● **Aim**: Copy the data below word for word, from the line containing "Is green lawn" through the end of the data.

(Scene-based reasoning records)
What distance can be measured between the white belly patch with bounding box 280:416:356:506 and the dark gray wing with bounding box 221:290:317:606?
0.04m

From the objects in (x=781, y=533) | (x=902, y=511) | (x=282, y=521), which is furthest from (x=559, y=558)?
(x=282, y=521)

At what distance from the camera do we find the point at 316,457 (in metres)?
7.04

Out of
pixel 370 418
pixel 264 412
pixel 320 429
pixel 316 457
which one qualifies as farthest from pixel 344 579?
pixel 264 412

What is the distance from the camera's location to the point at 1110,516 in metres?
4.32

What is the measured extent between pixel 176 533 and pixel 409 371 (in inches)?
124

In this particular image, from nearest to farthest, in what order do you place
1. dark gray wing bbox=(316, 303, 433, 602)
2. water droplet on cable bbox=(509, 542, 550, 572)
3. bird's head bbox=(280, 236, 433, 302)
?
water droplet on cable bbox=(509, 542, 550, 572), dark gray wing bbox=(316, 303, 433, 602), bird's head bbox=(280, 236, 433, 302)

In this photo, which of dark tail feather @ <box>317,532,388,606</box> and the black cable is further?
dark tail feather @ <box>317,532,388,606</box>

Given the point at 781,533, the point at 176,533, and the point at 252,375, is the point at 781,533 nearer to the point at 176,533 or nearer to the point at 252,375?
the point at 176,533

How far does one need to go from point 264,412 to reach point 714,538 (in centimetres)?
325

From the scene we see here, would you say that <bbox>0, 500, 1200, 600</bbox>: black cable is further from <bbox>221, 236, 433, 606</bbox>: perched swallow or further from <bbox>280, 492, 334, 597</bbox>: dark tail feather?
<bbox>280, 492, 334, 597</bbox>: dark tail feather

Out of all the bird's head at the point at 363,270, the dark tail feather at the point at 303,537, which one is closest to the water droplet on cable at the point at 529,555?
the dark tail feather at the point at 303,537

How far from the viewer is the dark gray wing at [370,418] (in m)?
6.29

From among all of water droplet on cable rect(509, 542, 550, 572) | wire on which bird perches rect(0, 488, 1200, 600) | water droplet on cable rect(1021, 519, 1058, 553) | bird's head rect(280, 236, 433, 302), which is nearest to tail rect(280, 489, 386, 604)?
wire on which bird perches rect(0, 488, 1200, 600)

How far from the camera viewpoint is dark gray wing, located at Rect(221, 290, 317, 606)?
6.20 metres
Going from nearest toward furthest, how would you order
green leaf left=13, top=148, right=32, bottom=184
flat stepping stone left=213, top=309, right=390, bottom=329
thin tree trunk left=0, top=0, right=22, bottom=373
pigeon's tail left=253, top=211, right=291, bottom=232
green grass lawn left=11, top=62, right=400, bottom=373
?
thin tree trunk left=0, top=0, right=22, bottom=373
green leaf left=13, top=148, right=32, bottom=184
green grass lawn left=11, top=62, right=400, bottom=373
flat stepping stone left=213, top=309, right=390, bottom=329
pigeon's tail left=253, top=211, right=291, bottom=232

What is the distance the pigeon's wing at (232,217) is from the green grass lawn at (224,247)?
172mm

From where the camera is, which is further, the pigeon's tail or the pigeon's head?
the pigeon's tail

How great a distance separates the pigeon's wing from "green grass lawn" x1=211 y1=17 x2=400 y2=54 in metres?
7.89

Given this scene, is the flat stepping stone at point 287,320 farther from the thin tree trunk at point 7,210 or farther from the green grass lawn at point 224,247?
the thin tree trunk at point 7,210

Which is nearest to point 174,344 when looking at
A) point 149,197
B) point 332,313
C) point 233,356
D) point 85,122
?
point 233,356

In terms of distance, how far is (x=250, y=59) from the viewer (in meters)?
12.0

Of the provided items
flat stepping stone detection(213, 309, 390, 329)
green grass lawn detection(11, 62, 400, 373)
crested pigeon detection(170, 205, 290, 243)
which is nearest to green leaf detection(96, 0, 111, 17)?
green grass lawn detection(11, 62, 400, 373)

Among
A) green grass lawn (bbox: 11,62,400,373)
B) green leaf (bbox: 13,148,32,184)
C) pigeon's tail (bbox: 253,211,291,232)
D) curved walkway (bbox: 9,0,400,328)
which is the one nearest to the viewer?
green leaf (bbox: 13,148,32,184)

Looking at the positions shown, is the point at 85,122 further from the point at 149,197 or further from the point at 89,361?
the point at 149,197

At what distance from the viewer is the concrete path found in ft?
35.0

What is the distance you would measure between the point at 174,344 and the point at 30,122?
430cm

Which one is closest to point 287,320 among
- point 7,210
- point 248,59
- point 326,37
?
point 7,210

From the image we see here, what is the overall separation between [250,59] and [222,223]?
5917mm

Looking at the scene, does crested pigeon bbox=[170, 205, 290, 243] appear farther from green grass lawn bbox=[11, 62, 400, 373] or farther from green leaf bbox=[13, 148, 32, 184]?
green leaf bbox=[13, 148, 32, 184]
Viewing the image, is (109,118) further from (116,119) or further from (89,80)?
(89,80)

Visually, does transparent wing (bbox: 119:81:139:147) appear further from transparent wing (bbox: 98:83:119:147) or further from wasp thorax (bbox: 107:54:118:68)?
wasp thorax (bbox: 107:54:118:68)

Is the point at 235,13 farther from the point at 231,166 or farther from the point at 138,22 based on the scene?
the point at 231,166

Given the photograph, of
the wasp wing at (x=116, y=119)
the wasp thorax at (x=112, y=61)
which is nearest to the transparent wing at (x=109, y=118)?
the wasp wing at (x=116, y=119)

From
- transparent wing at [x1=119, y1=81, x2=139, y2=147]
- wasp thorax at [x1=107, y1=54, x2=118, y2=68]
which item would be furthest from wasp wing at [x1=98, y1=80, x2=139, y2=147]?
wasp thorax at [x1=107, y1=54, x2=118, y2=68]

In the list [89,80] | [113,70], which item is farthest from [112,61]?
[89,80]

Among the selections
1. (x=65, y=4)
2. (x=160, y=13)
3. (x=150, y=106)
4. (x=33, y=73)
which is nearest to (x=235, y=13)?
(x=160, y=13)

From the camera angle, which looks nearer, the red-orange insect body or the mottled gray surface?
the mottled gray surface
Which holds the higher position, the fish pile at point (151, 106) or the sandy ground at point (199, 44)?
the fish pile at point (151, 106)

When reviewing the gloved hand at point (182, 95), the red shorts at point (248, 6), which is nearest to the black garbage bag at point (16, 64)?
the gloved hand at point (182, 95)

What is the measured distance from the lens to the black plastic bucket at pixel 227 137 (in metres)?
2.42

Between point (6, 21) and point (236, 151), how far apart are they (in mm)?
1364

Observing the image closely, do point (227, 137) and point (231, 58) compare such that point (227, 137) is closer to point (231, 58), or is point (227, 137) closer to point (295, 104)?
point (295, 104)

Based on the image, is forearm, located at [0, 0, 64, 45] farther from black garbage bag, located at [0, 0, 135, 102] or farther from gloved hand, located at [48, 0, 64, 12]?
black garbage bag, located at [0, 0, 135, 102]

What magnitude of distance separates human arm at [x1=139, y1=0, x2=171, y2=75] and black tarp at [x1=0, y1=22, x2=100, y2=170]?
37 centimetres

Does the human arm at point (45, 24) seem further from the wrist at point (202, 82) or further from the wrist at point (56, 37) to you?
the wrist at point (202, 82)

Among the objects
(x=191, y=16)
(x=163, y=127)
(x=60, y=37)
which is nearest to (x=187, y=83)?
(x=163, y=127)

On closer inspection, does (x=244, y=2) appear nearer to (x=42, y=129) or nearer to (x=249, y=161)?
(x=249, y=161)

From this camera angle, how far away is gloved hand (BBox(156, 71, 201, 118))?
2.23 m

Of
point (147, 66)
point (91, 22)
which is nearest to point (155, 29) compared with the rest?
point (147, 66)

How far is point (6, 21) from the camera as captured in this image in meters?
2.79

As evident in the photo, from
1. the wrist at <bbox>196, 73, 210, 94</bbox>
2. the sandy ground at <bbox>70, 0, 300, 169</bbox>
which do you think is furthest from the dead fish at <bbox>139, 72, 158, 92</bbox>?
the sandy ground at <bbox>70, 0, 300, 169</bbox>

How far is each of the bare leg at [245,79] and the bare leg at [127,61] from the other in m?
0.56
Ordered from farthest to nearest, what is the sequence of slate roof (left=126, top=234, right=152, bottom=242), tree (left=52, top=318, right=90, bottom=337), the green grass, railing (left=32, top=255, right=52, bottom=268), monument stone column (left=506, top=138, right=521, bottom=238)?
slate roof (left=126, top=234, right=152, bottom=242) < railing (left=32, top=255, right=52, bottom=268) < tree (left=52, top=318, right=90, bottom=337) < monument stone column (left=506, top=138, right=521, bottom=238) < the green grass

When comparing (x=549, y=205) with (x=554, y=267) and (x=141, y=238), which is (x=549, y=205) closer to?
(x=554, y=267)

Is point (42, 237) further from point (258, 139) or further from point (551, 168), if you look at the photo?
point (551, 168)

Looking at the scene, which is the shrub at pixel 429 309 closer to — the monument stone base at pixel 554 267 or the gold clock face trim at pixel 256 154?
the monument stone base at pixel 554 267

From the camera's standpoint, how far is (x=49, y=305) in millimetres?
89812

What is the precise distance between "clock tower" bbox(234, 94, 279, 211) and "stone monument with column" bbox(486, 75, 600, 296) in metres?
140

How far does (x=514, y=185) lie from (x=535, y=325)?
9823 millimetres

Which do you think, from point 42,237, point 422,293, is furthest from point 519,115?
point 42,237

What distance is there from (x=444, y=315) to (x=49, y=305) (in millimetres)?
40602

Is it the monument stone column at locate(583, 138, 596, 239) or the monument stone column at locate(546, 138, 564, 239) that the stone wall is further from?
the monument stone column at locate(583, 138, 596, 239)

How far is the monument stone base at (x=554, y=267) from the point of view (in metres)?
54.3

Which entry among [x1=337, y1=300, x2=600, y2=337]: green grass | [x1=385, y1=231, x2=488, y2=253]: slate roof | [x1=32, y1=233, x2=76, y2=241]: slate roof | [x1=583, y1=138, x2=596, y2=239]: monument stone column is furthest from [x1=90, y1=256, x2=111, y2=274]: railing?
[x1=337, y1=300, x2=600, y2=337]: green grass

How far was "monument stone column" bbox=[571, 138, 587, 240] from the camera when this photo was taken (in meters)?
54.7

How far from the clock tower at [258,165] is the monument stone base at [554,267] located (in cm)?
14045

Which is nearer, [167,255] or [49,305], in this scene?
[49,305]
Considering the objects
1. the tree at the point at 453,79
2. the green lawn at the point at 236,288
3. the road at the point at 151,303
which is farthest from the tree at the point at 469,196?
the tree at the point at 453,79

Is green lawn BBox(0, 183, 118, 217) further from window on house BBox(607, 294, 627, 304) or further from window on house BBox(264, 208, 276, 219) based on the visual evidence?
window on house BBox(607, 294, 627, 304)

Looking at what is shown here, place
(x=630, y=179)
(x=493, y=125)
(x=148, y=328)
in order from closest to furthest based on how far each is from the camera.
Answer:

● **Solved exercise**:
Is green lawn BBox(0, 183, 118, 217) further from window on house BBox(607, 294, 627, 304) or further from window on house BBox(264, 208, 276, 219) based on the visual evidence?
window on house BBox(607, 294, 627, 304)

Looking at what is shown here, place
(x=630, y=179)
(x=493, y=125)
(x=148, y=328)
in order from closest to furthest based on how far each is from the camera.
Answer:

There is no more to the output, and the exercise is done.